§ What you need to do:
First find the line containing "United States, site archbold_FL-41." in the data, then set it down exactly along with every line after it, through the last.

[Dataset entries]
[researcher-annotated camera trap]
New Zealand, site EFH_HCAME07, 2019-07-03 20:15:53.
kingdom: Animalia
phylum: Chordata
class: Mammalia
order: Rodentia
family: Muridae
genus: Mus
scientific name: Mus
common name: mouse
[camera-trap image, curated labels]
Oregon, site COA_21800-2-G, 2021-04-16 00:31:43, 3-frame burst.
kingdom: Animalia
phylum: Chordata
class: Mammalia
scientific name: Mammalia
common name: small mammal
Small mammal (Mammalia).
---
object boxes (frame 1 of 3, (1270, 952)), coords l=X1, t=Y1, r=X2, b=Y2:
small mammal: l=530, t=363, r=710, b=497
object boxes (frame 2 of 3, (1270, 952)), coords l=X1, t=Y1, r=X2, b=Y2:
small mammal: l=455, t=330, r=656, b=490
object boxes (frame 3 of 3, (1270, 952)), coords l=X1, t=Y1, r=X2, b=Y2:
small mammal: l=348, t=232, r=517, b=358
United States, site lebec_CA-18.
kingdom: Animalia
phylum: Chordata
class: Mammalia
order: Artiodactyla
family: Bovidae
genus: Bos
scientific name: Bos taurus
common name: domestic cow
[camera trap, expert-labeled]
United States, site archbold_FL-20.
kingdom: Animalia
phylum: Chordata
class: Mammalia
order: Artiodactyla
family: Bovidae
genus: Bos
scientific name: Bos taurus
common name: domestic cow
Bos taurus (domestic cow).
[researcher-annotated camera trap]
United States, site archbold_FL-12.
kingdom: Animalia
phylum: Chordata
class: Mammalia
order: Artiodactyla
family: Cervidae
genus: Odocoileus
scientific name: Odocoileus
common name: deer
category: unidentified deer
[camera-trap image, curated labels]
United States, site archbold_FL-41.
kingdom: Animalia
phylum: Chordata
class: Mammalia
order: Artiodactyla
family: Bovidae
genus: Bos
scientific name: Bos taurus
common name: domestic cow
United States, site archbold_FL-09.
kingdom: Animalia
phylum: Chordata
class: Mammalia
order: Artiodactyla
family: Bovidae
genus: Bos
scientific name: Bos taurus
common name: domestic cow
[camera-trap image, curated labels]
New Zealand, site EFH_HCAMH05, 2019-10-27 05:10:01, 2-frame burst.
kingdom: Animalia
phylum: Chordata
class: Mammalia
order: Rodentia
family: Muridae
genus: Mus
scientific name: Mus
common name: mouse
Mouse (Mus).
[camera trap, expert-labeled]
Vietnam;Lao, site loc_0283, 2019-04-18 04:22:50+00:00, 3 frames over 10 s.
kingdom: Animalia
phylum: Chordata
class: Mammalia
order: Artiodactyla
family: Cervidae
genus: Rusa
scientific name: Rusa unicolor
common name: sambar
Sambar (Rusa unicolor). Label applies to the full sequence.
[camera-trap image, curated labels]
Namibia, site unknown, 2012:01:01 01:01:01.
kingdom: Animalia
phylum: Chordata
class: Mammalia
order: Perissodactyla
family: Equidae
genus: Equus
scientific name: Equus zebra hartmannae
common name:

§ Exercise answer:
United States, site archbold_FL-41.
kingdom: Animalia
phylum: Chordata
class: Mammalia
order: Artiodactyla
family: Bovidae
genus: Bos
scientific name: Bos taurus
common name: domestic cow
United States, site archbold_FL-09.
kingdom: Animalia
phylum: Chordata
class: Mammalia
order: Artiodactyla
family: Bovidae
genus: Bos
scientific name: Bos taurus
common name: domestic cow
[camera-trap image, curated labels]
New Zealand, site EFH_HCAMH05, 2019-10-27 05:10:01, 2-frame burst.
kingdom: Animalia
phylum: Chordata
class: Mammalia
order: Rodentia
family: Muridae
genus: Mus
scientific name: Mus
common name: mouse
Mouse (Mus).
[camera trap, expert-labeled]
Vietnam;Lao, site loc_0283, 2019-04-18 04:22:50+00:00, 3 frames over 10 s.
kingdom: Animalia
phylum: Chordata
class: Mammalia
order: Artiodactyla
family: Cervidae
genus: Rusa
scientific name: Rusa unicolor
common name: sambar
Sambar (Rusa unicolor). Label applies to the full sequence.
[camera-trap image, curated labels]
Namibia, site unknown, 2012:01:01 01:01:01.
kingdom: Animalia
phylum: Chordata
class: Mammalia
order: Perissodactyla
family: Equidae
genus: Equus
scientific name: Equus zebra hartmannae
common name:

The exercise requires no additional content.